Prompt:
The answer must be an exact copy of the lines from the one with "Hole in red" through the final line below, with no pictures and nothing else.

Supplied records:
· · · ·

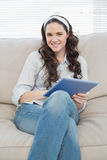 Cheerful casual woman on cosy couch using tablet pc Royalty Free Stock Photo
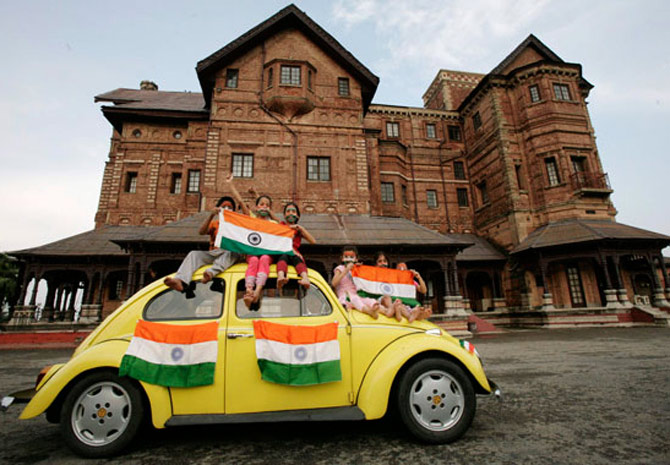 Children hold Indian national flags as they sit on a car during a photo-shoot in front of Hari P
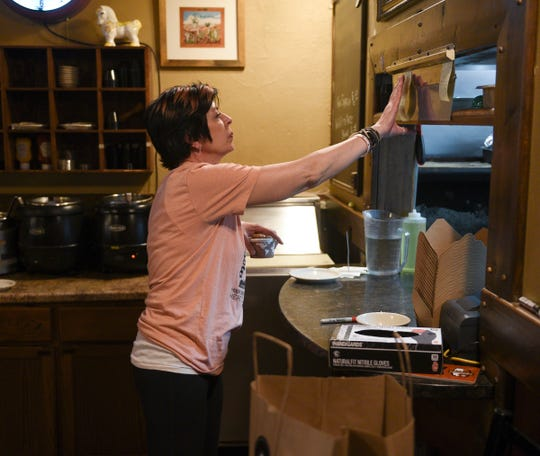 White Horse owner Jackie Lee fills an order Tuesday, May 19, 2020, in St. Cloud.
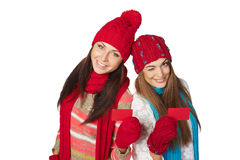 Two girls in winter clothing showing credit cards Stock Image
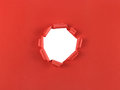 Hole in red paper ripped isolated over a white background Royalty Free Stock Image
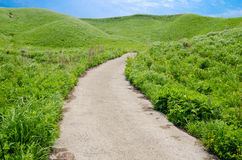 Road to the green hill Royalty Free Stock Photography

· · · ·

Exercise response:
 Hole in red paper ripped isolated over a white background Royalty Free Stock Image
 Road to the green hill Royalty Free Stock Photography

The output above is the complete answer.